Morelia, 30 de marzo de 2026.- Este domingo se celebró el Domingo de Ramos en diversas partes de México, mientras que en Jerusalén las autoridades israelís impidieron la tradicional procesión y detuvieron a unCardenal.
En la Catedral de Morelia, Michoacán, el arzobispo José Armando Álvarez Cano criticó desde el púlpito a los ‘Pilatos modernos’ que se lavan las manos frente a la violencia y la injusticia. ‘Hoy también hay Pilatos que se lavan las manos frente a la violencia y la injusticia’, expresó.
El arzobispo señaló que la humanidad atraviesa momentos difíciles marcados por guerras, soberbia de dirigentes y sufrimiento de familias.
En Torreón, Coahuila, el obispo Luis Martín Barraza Beltrán inauguró la Semana Santa con un llamado a que no se reduzca a expresiones superficiales o folclóricas. ‘Nos gusta mucho lo colorido, lo ruidoso, pero luego no se traducen en actitudes.
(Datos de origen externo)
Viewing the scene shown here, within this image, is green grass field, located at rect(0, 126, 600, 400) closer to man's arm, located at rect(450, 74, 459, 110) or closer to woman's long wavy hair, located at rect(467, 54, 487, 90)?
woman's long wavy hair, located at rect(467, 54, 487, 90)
Si estamos celebrando la revelación del amor de Dios, tenemos que corresponder con seriedad’, indicó.
El obispo de Torreón lamentó que durante la Semana Santa se registren hechos violentos con víctimas mortales y consideró que los esfuerzos de las autoridades mexicanas contra la violencia no han sido suficientes.
En el contexto internacional, la policía de Israel impidió la procesión del Domingo de Ramos en Jerusalén al bloquear el paso a la iglesia del Santo Sepulcro al Cardenal Pierbattista Pizzaballa, quien fue detenido junto al Custodio de Tierra Santa, Francesco Lelo.
Por primera vez en siglos se impidió a los jefes de la Iglesia celebrar la misa del Domingo de Ramos en la iglesia del Santo Sepulcro. Las autoridades israelíes mantienen clausurados los lugares santos de la Ciudad Vieja, como el complejo de la Mezquita de Al Aqsa, el Muro de las Lamentaciones y el Santo Sepulcro.
El Patriarcado Latino en Jerusalén calificó el incidente como ‘un grave precedente que supone un desprecio hacia la sensibilidad de miles de millones de personas en todo el mundo que, durante esta semana, tienen la mirada puesta en Jerusalén’.